■ EXTRACT TO READ:

** start **

DomainKey-Signature: a=rsa-sha1; s=beta; d=google.com; c=nofws; q=dns;
	h=from:to:cc:subject:date:message-id:x-mailer:in-reply-to:references;
	b=Fod9ItY5Kd3AMHwGRA4qE9wP9xYmhWb6y87A+ouzy3unOjra1P4Cnr9oyHVpjC+fJ
	hEGlhg7i1rrU8KGUE08yg==
From: Justin TerAvest <teravest@google.com>
To: vgoyal@redhat.com
Cc: jaxboe@fusionio.com, m-ikeda@ds.jp.nec.com, ryov@valinux.co.jp,
        taka@valinux.co.jp, kamezawa.hiroyu@jp.fujitsu.com,
        righi.andrea@gmail.com, guijianfeng@cn.fujitsu.com,
        balbir@linux.vnet.ibm.com, ctalbott@google.com,
        linux-kernel@vger.kernel.org, Justin TerAvest <teravest@google.com>
Subject: [PATCH v3 6/8] cfq: add per cgroup writeout done by flusher stat
Date: Wed, 30 Mar 2011 09:50:38 -0700
Message-Id: <1301503840-25851-7-git-send-email-teravest@google.com>
In-Reply-To: <1301503840-25851-1-git-send-email-teravest@google.com>
References: <1301503840-25851-1-git-send-email-teravest@google.com>
Sender: linux-kernel-owner@vger.kernel.org
Content-Length: 11662
Lines: 307

Tracking for buffered writes can detect when traffic comes from a
flusher thread, as opposed to directly from an application. This adds a
statistic to track I/O traffic from flusher threads.

This helps determine whether a flusher thread is being unfair to a
particular cgroup, and if cgroup-based isolation of writeback behavior
is useful.

** end **

Stored data:
** start **

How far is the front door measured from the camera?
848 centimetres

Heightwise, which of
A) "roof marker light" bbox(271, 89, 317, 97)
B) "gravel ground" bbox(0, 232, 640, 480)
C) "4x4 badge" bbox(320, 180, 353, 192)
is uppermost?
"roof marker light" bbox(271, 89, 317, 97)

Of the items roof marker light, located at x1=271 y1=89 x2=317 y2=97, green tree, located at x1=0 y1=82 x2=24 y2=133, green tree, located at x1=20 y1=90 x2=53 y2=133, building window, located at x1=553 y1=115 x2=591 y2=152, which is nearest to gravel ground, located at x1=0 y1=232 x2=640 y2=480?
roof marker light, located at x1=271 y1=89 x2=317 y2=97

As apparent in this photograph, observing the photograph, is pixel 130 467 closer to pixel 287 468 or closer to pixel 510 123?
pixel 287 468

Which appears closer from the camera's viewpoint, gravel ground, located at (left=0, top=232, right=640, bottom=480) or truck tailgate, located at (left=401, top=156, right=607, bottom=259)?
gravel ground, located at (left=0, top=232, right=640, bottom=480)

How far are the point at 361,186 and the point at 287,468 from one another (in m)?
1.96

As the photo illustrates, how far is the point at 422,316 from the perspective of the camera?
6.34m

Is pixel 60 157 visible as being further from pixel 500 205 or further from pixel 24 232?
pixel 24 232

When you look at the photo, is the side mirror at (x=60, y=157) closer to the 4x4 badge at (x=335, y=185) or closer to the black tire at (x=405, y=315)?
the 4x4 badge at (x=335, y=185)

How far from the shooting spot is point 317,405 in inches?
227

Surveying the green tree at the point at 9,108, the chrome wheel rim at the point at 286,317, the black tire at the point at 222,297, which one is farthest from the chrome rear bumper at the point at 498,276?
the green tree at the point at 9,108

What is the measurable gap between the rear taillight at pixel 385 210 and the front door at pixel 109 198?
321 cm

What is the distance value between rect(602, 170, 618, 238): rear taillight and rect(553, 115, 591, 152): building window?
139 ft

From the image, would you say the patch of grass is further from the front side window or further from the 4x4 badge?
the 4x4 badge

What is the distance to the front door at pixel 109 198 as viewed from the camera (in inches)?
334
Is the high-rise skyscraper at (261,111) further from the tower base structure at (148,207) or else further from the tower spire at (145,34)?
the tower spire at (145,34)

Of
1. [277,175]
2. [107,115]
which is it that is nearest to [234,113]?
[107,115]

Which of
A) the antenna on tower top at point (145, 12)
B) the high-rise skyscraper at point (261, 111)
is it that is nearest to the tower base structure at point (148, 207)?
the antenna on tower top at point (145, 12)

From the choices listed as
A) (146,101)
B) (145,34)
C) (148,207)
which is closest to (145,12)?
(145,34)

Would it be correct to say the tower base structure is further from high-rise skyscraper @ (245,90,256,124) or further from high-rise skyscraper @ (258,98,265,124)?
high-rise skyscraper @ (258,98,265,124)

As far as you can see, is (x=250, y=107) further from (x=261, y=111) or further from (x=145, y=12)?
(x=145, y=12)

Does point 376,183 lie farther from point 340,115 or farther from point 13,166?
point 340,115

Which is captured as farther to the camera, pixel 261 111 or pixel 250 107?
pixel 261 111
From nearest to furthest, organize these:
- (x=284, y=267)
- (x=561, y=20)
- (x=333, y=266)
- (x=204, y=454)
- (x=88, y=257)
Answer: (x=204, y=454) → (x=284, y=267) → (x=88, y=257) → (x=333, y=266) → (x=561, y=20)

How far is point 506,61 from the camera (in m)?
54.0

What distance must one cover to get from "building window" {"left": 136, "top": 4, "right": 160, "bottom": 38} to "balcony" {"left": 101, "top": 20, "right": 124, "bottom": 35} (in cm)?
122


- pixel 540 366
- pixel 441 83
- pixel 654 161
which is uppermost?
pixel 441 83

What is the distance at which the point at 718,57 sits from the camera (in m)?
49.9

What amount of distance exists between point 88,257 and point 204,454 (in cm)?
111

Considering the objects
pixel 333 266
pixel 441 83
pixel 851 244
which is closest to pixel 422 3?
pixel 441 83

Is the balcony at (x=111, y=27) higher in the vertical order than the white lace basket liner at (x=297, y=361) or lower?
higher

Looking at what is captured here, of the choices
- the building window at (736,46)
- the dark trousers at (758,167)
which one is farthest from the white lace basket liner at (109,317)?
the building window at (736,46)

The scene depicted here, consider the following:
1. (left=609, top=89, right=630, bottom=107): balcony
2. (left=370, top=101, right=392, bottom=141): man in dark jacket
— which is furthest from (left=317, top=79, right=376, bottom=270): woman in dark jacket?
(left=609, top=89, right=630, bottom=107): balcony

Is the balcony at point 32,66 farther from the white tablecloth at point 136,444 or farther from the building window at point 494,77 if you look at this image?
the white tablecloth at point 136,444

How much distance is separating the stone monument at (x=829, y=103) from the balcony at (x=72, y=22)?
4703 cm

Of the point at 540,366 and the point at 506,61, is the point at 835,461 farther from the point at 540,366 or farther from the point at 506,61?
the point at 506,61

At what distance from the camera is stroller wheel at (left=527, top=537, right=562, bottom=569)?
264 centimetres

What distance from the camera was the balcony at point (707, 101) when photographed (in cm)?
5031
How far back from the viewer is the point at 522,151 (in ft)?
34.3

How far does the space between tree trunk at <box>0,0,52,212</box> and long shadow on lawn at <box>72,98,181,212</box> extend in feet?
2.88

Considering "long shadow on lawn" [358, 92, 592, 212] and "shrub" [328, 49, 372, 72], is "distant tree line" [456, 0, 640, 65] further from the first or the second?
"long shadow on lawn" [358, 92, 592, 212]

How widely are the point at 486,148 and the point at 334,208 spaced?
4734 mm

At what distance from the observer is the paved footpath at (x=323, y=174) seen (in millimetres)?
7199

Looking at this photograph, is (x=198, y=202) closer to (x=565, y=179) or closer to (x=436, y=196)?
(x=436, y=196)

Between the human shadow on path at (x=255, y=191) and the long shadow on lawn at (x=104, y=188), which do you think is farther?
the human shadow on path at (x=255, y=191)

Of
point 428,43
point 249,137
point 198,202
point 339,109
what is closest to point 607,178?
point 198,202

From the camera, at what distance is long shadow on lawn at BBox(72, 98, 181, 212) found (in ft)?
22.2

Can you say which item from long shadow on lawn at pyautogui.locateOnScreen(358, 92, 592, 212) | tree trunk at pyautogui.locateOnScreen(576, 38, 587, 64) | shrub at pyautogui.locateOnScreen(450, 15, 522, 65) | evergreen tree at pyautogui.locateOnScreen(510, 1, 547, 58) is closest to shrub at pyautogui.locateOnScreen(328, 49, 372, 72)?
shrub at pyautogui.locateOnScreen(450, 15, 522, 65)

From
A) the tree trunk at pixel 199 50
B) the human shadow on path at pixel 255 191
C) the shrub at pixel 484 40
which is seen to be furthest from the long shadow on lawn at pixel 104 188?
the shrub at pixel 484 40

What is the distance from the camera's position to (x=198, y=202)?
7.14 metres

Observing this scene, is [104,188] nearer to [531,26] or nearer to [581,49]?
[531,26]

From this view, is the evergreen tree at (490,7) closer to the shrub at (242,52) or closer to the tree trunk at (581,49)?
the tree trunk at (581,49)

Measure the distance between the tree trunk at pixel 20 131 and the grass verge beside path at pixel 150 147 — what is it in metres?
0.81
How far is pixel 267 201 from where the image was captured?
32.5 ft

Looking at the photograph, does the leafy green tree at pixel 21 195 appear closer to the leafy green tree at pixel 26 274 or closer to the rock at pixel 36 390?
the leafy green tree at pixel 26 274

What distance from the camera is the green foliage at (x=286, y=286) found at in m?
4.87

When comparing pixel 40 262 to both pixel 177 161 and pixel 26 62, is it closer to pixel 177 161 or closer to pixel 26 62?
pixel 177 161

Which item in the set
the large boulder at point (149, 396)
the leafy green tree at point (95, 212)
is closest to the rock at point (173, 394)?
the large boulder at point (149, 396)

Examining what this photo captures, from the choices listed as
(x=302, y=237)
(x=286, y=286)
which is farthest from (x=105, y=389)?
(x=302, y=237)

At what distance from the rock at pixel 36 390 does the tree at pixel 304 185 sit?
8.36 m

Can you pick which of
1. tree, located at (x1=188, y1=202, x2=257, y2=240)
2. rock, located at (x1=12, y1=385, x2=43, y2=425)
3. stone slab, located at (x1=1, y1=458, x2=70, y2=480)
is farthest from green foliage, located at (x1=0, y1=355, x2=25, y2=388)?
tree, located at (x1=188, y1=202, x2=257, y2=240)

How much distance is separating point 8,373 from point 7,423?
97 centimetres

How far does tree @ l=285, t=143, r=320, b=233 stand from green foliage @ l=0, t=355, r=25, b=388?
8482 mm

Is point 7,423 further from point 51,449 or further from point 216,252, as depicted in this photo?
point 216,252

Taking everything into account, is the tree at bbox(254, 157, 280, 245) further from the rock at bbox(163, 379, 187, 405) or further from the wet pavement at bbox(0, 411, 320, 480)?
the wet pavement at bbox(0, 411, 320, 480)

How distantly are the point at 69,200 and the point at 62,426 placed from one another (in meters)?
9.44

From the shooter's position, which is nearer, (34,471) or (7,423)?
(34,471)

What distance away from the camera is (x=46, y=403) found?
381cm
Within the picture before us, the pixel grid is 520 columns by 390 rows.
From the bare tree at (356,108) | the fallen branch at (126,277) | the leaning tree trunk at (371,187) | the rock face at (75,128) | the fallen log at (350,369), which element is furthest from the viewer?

** end **

■ JOB A: Print the part of the flusher stat patch email starting with "Tracking for buffered" and going on through "from flusher threads.".
■ JOB B: Collect every line of the records that holds the string "nearer".

■ PROBLEM SOLUTION A:
Tracking for buffered writes can detect when traffic comes from a
flusher thread, as opposed to directly from an application. This adds a
statistic to track I/O traffic from flusher threads.

■ PROBLEM SOLUTION B:
Observing this scene, is [104,188] nearer to [531,26] or nearer to [581,49]?
From the shooter's position, which is nearer, (34,471) or (7,423)?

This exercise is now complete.